INSTRUCTION:
Reproduce the lines from the one containing "Is the catenary" through the end of the entries below, changing "camera" to "observer" and leaving everything else as it is.

RECORDS TO PROCESS:

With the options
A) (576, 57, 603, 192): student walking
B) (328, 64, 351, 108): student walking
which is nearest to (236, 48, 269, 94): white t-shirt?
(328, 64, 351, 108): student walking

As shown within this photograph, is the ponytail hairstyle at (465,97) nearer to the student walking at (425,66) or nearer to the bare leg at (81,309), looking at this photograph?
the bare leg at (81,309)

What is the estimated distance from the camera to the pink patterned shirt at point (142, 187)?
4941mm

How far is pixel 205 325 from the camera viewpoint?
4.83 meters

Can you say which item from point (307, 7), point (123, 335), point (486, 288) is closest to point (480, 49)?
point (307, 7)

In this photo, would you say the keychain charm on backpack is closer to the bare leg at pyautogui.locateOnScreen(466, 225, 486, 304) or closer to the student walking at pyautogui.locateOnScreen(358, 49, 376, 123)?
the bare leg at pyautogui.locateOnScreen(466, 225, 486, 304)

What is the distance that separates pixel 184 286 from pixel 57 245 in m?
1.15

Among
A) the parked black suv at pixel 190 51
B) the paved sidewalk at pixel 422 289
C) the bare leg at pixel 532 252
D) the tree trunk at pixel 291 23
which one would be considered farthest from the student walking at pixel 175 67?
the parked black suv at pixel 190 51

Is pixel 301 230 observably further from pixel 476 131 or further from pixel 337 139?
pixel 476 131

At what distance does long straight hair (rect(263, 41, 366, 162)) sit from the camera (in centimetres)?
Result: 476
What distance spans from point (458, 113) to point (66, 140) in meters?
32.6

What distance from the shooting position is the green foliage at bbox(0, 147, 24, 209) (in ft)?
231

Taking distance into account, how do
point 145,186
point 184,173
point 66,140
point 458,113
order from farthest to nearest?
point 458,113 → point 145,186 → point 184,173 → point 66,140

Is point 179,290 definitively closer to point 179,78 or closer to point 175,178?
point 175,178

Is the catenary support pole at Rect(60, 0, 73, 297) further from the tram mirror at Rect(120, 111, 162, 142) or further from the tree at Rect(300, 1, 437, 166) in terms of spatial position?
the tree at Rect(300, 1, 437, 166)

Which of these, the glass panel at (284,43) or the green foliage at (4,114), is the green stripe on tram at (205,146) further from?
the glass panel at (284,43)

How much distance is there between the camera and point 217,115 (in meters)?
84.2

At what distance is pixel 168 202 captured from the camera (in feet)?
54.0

SOLUTION TO THIS PROBLEM:
Is the catenary support pole at Rect(60, 0, 73, 297) further from the tram mirror at Rect(120, 111, 162, 142) or further from the tree at Rect(300, 1, 437, 166) in terms of spatial position?
the tree at Rect(300, 1, 437, 166)

Which of these, the glass panel at (284,43) or the green foliage at (4,114), is the green stripe on tram at (205,146) further from?
the glass panel at (284,43)

How much distance is there between the observer and point 217,115 (in meters)?
84.2

At what distance is pixel 168 202 captured from the observer (in feet)?
54.0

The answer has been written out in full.